The Number of the Beast marked a significant change for Iron Maiden. First of all, you have the entrance of Bruce Dickinson, "Air Raid Siren", on vocals, and second you have an international success and one of the most iconic and influential albums in heavy metal. Yes, you could call The Number of the Beast one of the most groundbreaking albums in metal, but it is certainly not without reason. This album is fantastic and marks the first in a long string of Dickinson classics. Many people would call The Number of the Beast the best Iron Maiden album, and even though I don't entirely agree with this, it would be pure blasphemy to call it anything less than quintessential and just simply awesome.

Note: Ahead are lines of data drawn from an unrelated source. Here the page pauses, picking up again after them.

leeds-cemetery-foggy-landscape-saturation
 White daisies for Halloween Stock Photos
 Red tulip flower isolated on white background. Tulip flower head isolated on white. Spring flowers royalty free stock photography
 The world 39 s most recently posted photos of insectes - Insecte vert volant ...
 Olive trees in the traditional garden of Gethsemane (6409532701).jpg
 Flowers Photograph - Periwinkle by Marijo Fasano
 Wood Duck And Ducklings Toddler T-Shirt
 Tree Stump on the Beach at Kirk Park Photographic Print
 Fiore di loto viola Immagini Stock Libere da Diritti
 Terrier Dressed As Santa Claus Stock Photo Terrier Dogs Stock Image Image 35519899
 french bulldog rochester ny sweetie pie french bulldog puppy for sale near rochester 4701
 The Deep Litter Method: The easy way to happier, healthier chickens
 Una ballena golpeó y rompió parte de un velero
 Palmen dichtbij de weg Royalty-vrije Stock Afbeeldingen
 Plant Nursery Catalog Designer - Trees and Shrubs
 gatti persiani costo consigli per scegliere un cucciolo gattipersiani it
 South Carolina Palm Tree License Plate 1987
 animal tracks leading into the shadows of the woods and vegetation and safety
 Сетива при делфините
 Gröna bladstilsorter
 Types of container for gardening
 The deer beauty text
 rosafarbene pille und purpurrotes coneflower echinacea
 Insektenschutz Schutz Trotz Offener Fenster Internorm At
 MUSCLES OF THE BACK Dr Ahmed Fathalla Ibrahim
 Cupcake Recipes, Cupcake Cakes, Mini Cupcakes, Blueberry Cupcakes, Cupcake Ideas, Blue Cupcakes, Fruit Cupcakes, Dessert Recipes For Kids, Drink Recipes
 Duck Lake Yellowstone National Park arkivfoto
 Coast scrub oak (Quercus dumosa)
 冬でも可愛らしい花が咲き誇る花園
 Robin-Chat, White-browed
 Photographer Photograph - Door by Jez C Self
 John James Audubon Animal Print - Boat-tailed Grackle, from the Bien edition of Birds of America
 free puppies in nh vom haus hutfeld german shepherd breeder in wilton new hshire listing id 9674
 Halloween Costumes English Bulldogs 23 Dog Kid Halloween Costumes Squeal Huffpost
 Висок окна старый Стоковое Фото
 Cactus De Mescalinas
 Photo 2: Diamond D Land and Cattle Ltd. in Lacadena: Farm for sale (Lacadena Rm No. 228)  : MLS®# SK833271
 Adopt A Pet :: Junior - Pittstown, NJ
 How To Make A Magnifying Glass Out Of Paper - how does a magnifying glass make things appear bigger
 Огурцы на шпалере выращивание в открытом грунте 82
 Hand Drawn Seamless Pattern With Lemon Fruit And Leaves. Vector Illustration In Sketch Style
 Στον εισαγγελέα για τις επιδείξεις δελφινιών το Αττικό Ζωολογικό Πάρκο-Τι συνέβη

This album has a slightly different sound than the first two Iron Maiden full-lengths, mostly due to Bruce Dickinson's vocal prowess. Gone are the punk-laden vocals of Paul Di'Anno, replaced by the masterful heavy metal vocals of Bruce Dickinson. As you can imagine, the very different style of the two vocalists greatly impacted Iron Maiden's sound. The punk-ish sound of the first two albums is gone almost entirely, and in replacement is a more traditional heavy metal sound. The Number of the Beast also introduces the galloping basslines and high falsetto vocals that Iron Maiden is known for. However, the band had yet to fully unleash their prog side by the time of this album. The prog influences are still scarce on this album, but within the next two albums that would change drastically. The only proggy song on this release is the mini-epic Hallowed Be Thy Name. Otherwise, this album is heavy metal with little variation outside of that genre.

The Number of the Beast is an 8-track, 40:20 album. Although another 5 to 10 minutes would've been nice, this is a generally good length for a heavy metal album. There is very little filler here, and the only song short of excellent is Gangland. The other songs are all masterpieces of heavy metal. Children of the Damned, The Prisoner, 22 Acacia Avenue, and Hallowed Be Thy Name are my personal favorites, but songs like The Number of the Beast and Run to the Hills are unquestionable classics. Needless to say this album is all killer and (almost) no filler. Some of Iron Maiden's best material can be found here.

As with all Iron Maiden albums, the musicianship is some of the best out there. Every single bandmate is extremely talented, and they always play exceptionally well together. As mentioned, this is the first album with Bruce Dickinson behind the microphone, and what a debut with Iron Maiden this was! The man is just a fantastic singer, among the best in all of heavy metal. Steve Harris' bass playing is also another highlight here. Iron Maiden is one of the few metal bands who really emphasizes on their bass player, giving Harris more than enough room to shine through with his talent.

The production on The Number of the Beast is perfect. This is among the best heavy metal productions ever. It's powerful, clean, and the bass is high in the mix (something I usually really like). It doesn't come as much of a surprise, though, considering how great Iron Maiden's production qualities usually are. Martin Birch is simply one of the best producers during this time period.


The Number of the Beast is one of the most influential albums in heavy metal, and after hearing it many times, it's not hard to understand why. Calling this album incredible is nothing short of the truth. Consider how many metal musicians, now legends in their own right, cite The Number of the Beast as a major musical influence. How many albums do you know that can fit a label like that? I'm going to give The Number of the Beast a 4 star rating. I would've gone higher, but decided not to because Iron Maiden made even better albums in their future. Still, this album is a must-have for all metalheads.